Eastland County TX
I've been waiting at your shack since before sunrise - darn near didn't find the place. But I guess that's the point, huh? You're not here - you're not anywhere - as mysterious in death, as you were in life. I need some more clues, some help. Who ARE you? I'm gonna walk out in the woods now -- maybe you're out there somewhere.
I have a hard time getting shed of the hermit. Some days I feel
he's helping me. Some days, he's peering out of this forest,
chuckling. I don't know why he lived out here. I never found
the smoking gun I sought, but I did collect some clues -- a few
of which interrupt my sleep.
Harlon Perrin and I explored Cheaney's backroads April 5th. He points
north across the sandy road from the original Perrin
homestead. "There used to be a man, a very old man, that
lived in a shack out in those woods. I was just a boy."
"What was his name?" Knowing that's the Frank Lemley
place.
"I'm not sure I ever knew." Mr. Perrin grew up just
east of here.
Not two weeks later I pass this same stretch of road, just east
of the Salt Branch, with Shorty Fox. Shorty's family rented the
Lemley place in the thirties. He tells the same story, adding
in a German shepherd that never left the old man's side. He too,
doesn't know the man's name. That day, this man becomes "the
hermit". 'Had to call him something.

» **Raw records**
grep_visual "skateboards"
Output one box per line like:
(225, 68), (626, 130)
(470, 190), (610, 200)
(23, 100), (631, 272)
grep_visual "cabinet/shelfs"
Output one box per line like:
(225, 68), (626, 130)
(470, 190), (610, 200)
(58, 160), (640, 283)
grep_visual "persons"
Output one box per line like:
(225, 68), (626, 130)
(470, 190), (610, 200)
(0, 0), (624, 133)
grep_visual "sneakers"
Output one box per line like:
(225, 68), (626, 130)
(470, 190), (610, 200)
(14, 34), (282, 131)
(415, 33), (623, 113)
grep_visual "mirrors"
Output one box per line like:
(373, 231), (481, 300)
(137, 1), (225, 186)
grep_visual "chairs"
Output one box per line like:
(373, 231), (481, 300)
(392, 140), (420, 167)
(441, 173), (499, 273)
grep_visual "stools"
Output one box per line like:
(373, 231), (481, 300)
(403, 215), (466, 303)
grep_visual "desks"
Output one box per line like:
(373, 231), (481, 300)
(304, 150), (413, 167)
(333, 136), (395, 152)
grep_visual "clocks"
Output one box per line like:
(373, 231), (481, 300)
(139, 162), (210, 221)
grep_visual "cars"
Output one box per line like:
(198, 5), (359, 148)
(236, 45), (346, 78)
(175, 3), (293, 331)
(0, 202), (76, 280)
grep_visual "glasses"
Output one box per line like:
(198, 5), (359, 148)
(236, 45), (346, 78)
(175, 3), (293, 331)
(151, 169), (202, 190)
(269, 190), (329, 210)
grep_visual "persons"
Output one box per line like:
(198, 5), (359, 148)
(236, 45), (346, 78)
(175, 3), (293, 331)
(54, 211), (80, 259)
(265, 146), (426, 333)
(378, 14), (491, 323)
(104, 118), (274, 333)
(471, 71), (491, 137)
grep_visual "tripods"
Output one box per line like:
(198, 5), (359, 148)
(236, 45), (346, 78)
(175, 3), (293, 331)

» **Work to do**
Print the passage about the hermit word for word, from "Not two weeks" up to and including "call him something.".

» **Worked solution**
Not two weeks later I pass this same stretch of road, just east
of the Salt Branch, with Shorty Fox. Shorty's family rented the
Lemley place in the thirties. He tells the same story, adding
in a German shepherd that never left the old man's side. He too,
doesn't know the man's name. That day, this man becomes "the
hermit". 'Had to call him something.